### RECORD LIST
________

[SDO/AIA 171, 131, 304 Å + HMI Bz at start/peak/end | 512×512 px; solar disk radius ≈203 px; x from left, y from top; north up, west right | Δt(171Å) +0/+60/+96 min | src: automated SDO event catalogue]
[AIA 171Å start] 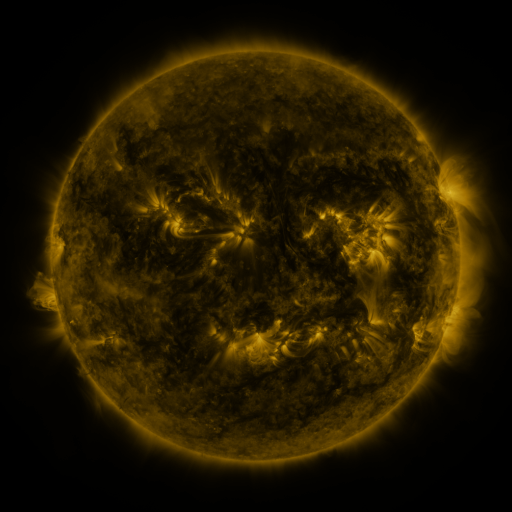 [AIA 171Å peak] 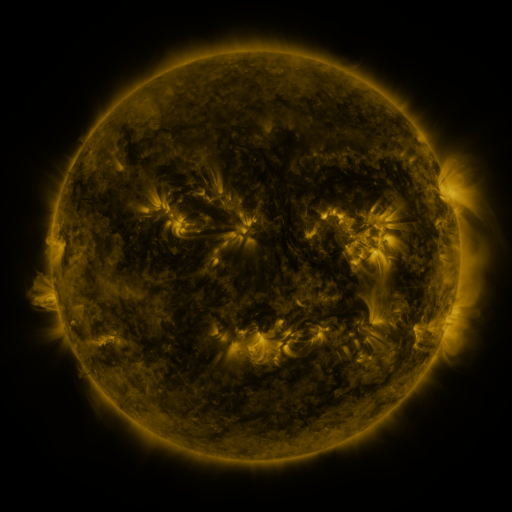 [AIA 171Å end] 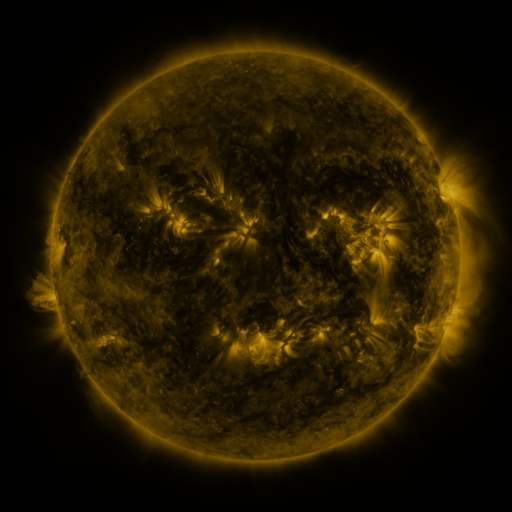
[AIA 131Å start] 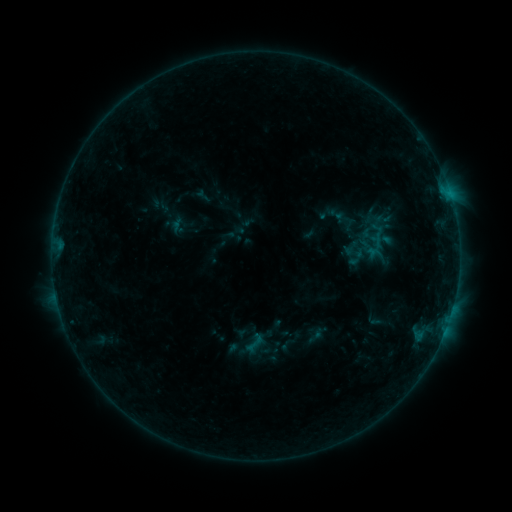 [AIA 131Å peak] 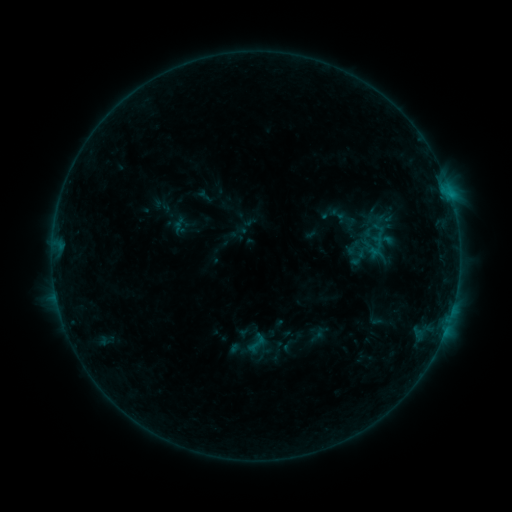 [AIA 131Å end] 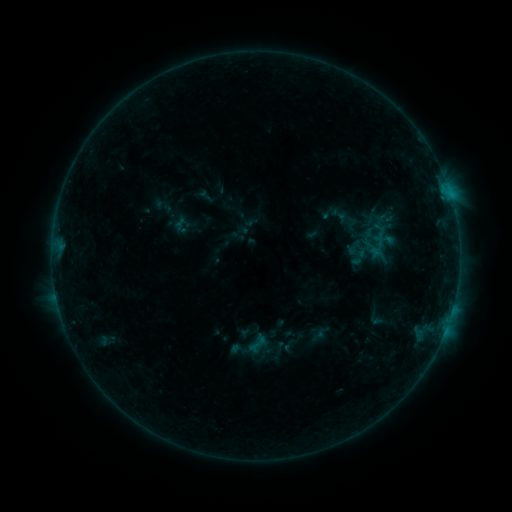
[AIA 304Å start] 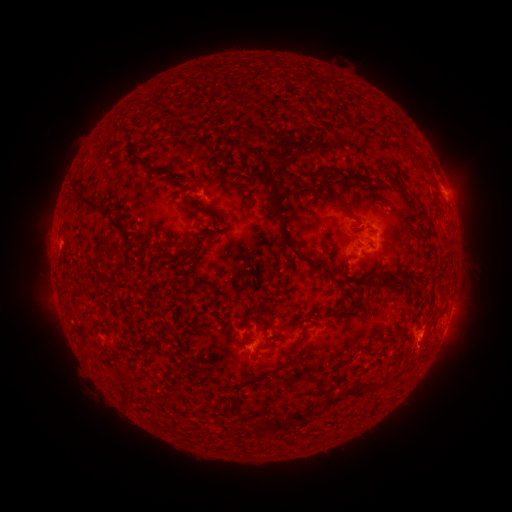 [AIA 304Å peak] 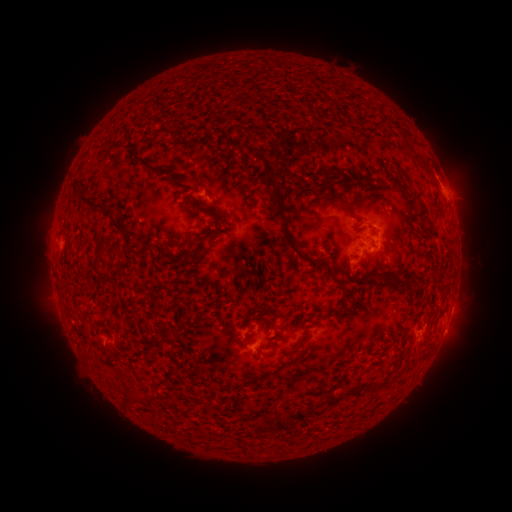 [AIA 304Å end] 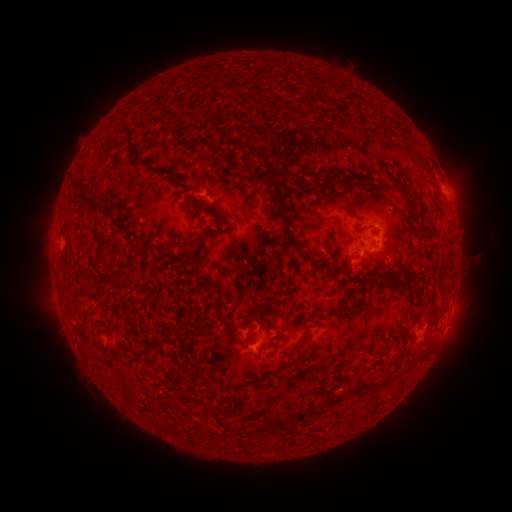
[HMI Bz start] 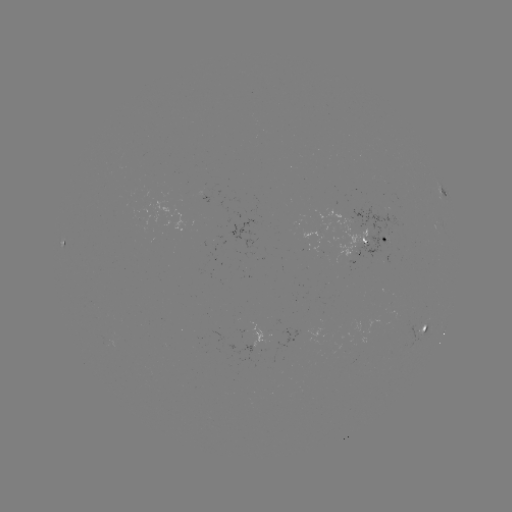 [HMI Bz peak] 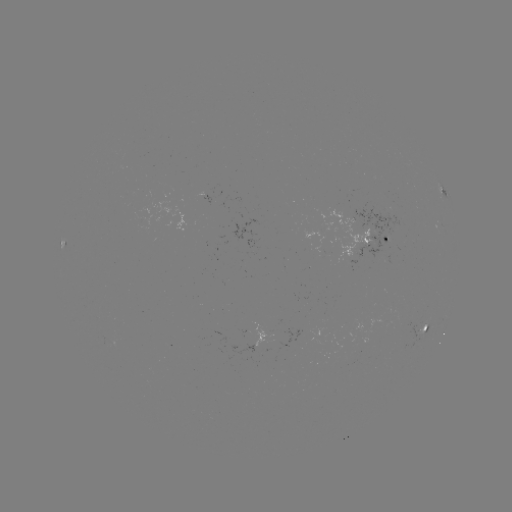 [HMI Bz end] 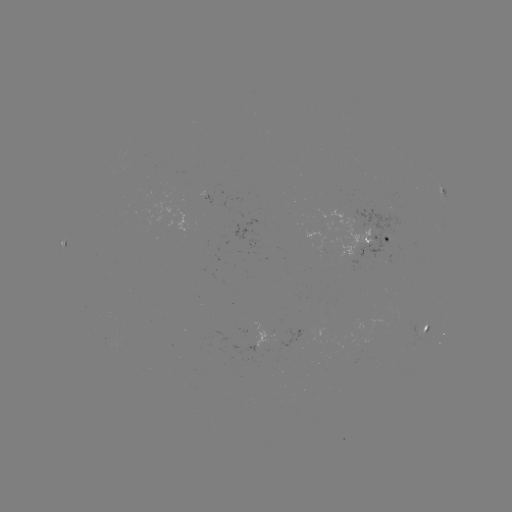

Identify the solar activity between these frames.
emerging-flux region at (282, 336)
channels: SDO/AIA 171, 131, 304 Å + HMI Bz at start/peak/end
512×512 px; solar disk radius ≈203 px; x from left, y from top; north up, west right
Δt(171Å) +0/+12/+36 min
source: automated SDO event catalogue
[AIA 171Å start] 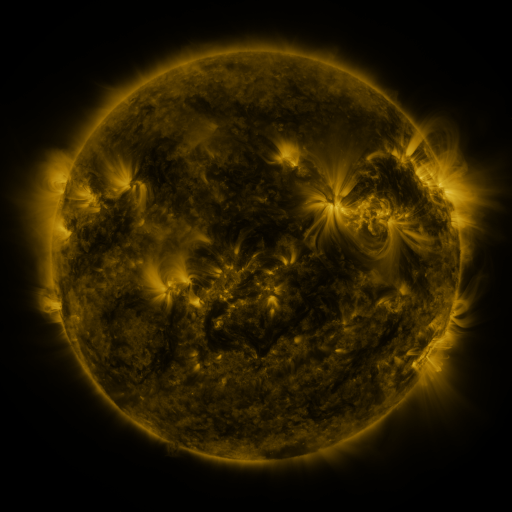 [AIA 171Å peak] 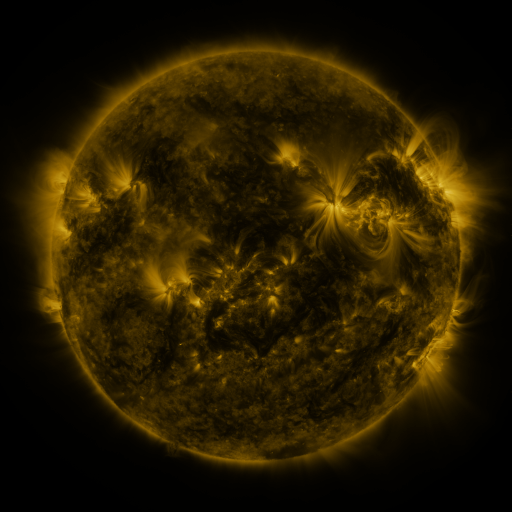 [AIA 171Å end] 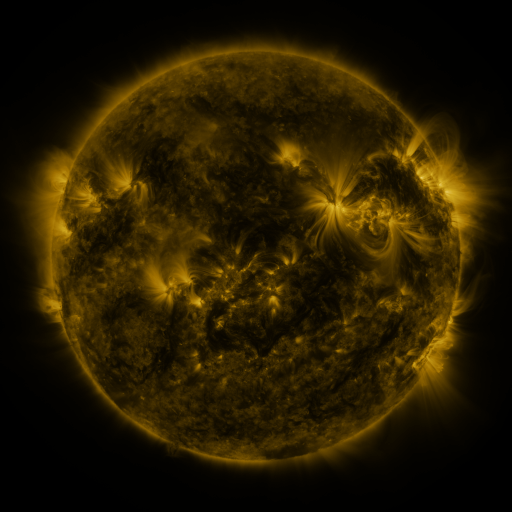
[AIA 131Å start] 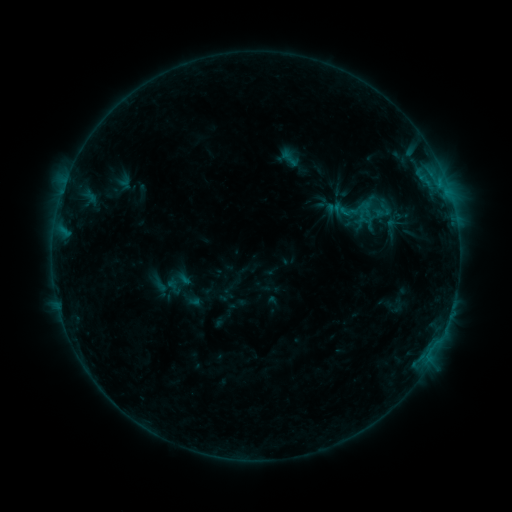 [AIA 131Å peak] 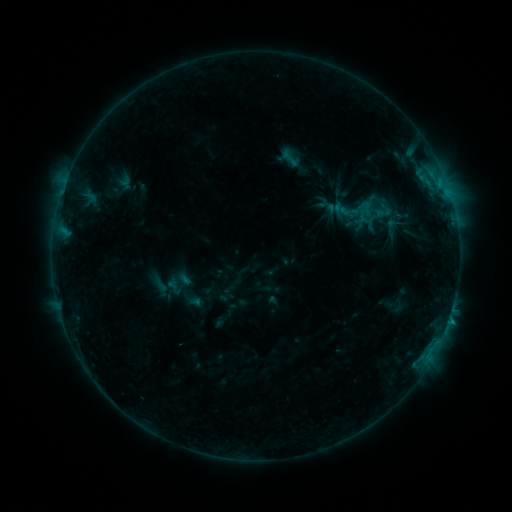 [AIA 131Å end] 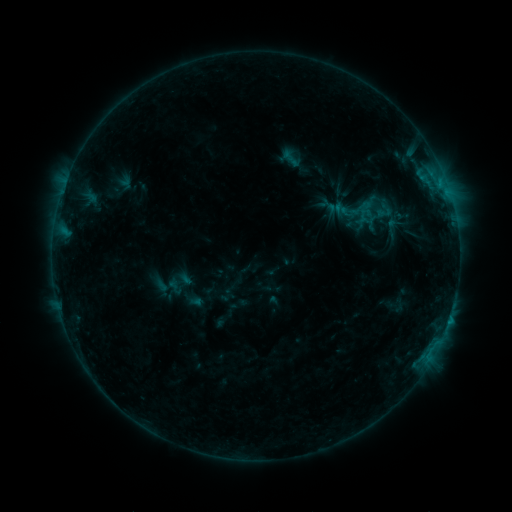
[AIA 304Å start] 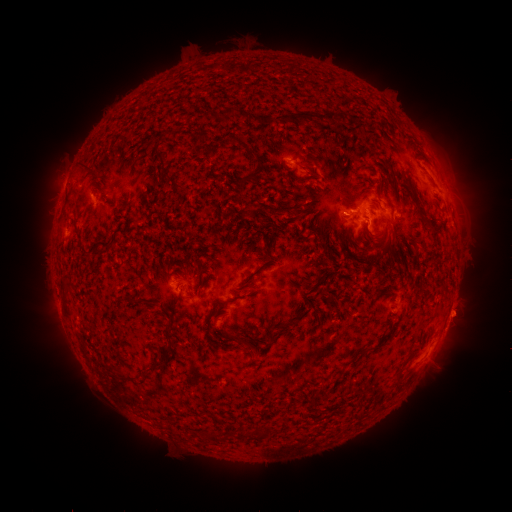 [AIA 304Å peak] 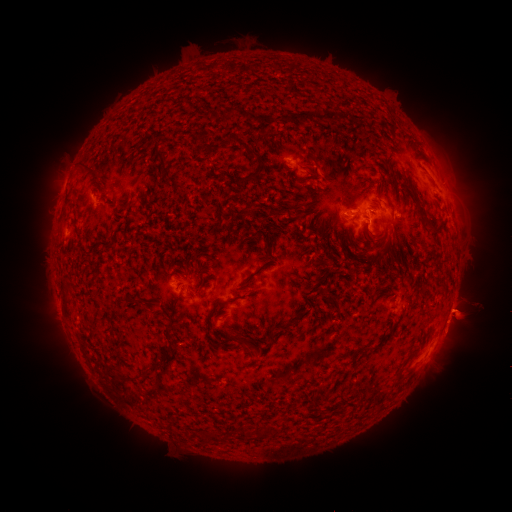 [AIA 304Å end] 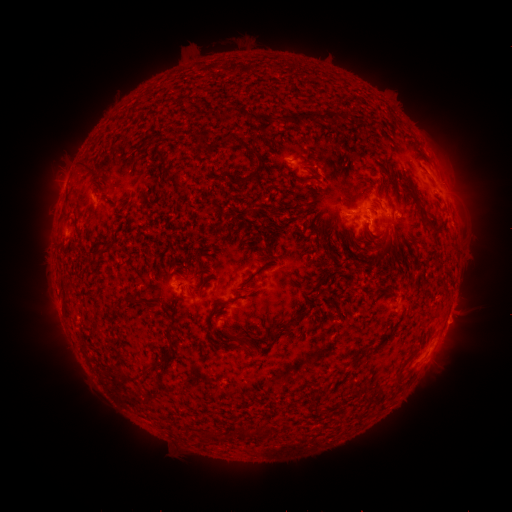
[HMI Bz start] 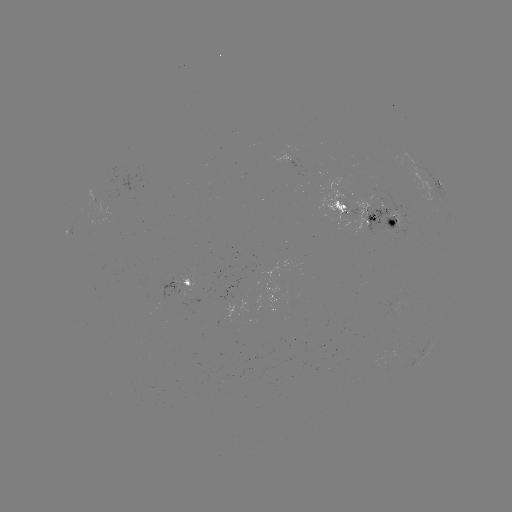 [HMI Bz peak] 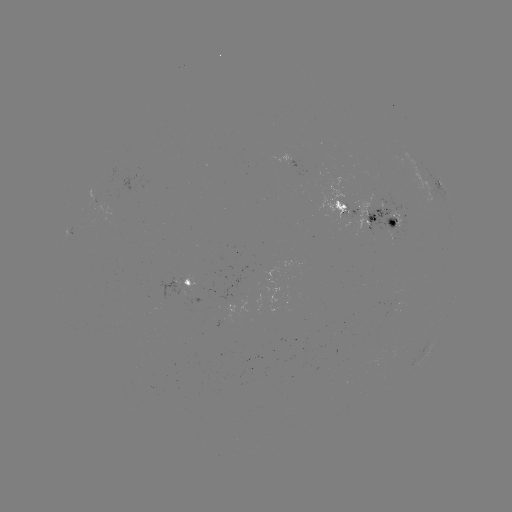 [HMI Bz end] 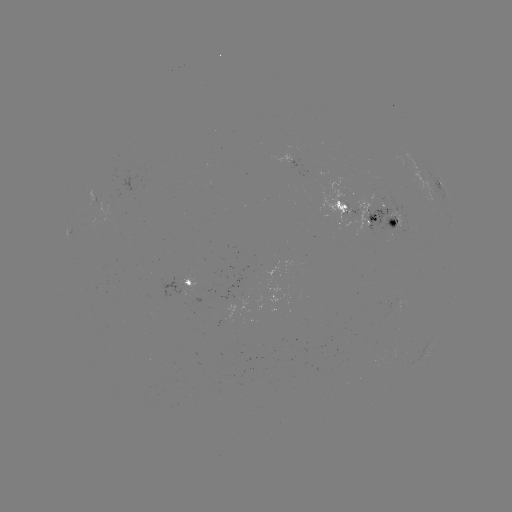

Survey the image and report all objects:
B5.8 flare: (449, 318)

________

### STATED EXERCISE
Count the lines in the entries above that contain the word "from". Reply with the number alone.

### OUTPUT FOR THIS TASK
2